__AVAILABLE DATA__
------------------------

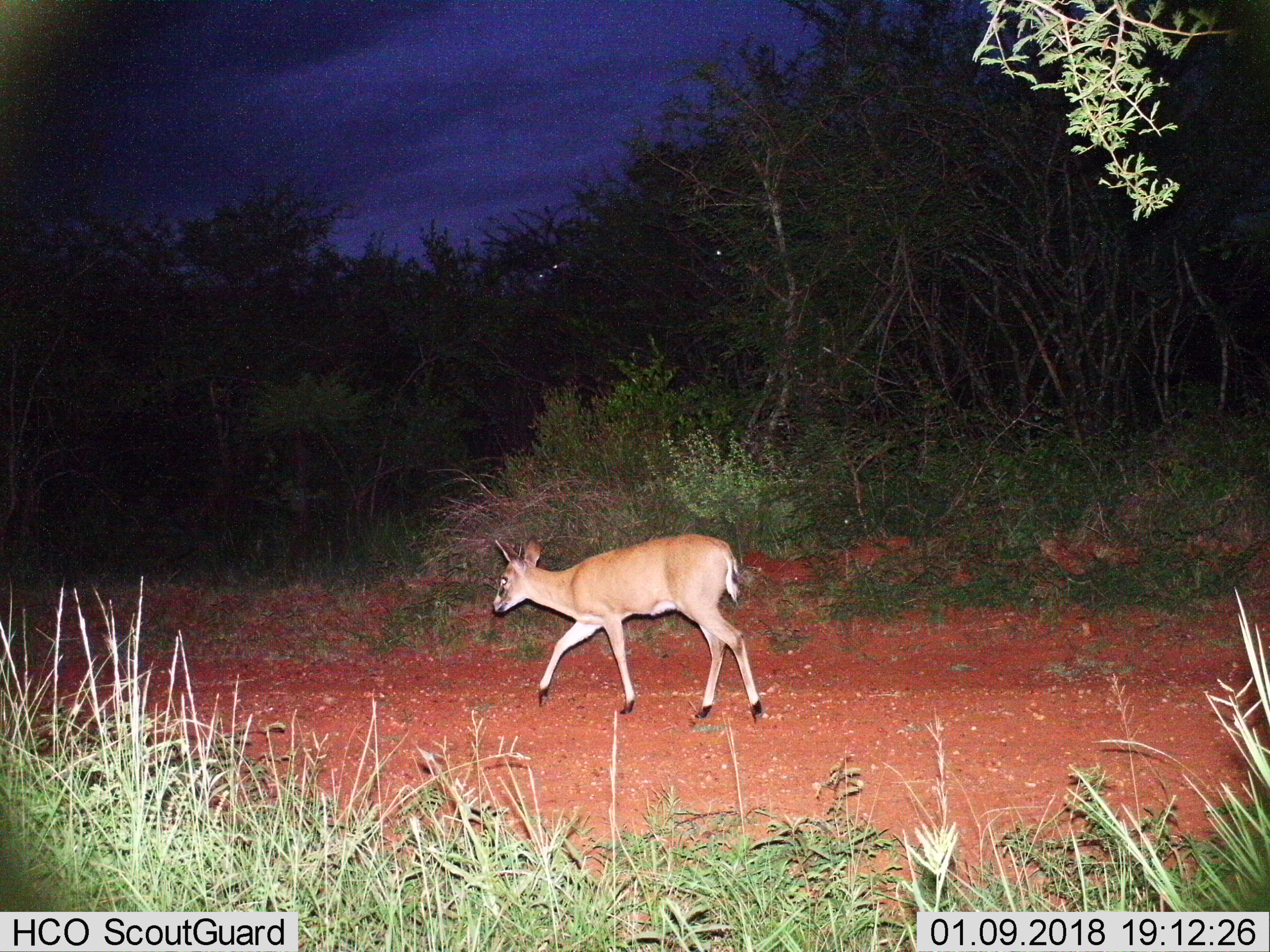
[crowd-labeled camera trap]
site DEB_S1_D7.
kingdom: Animalia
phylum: Chordata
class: Mammalia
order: Artiodactyla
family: Bovidae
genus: Sylvicapra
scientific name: Sylvicapra grimmia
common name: common duiker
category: duikercommongrey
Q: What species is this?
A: Duikercommongrey (common duiker) (Sylvicapra grimmia).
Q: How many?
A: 1.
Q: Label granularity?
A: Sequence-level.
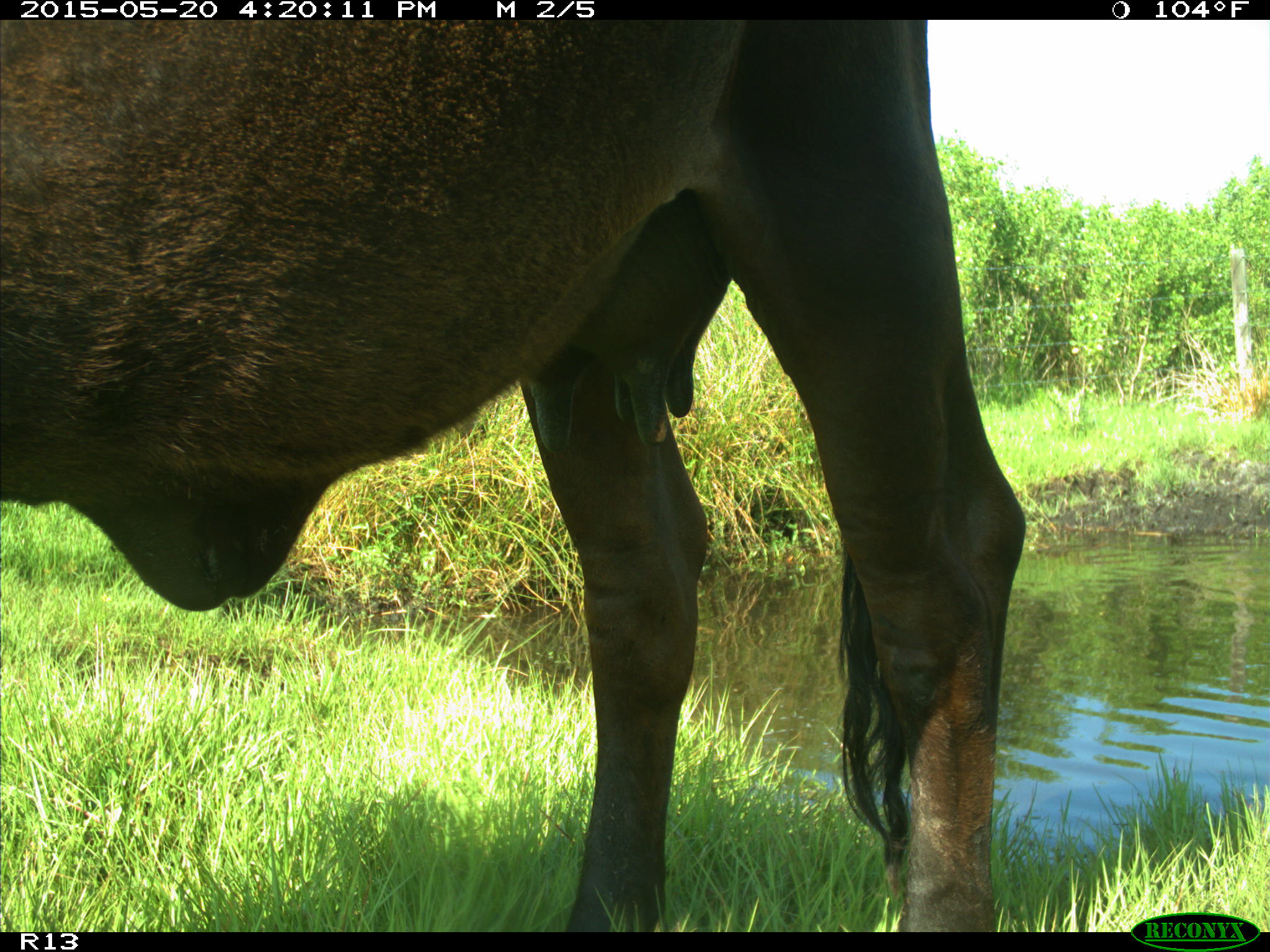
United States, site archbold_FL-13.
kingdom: Animalia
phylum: Chordata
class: Mammalia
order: Artiodactyla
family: Bovidae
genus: Bos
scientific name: Bos taurus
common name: domestic cow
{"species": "Bos taurus (domestic cow)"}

------------------------

__THE TASK__
From the listing above, pick out each line where the word "name" appears.

__THE ANSWER__
scientific name: Sylvicapra grimmia
common name: common duiker
scientific name: Bos taurus
common name: domestic cow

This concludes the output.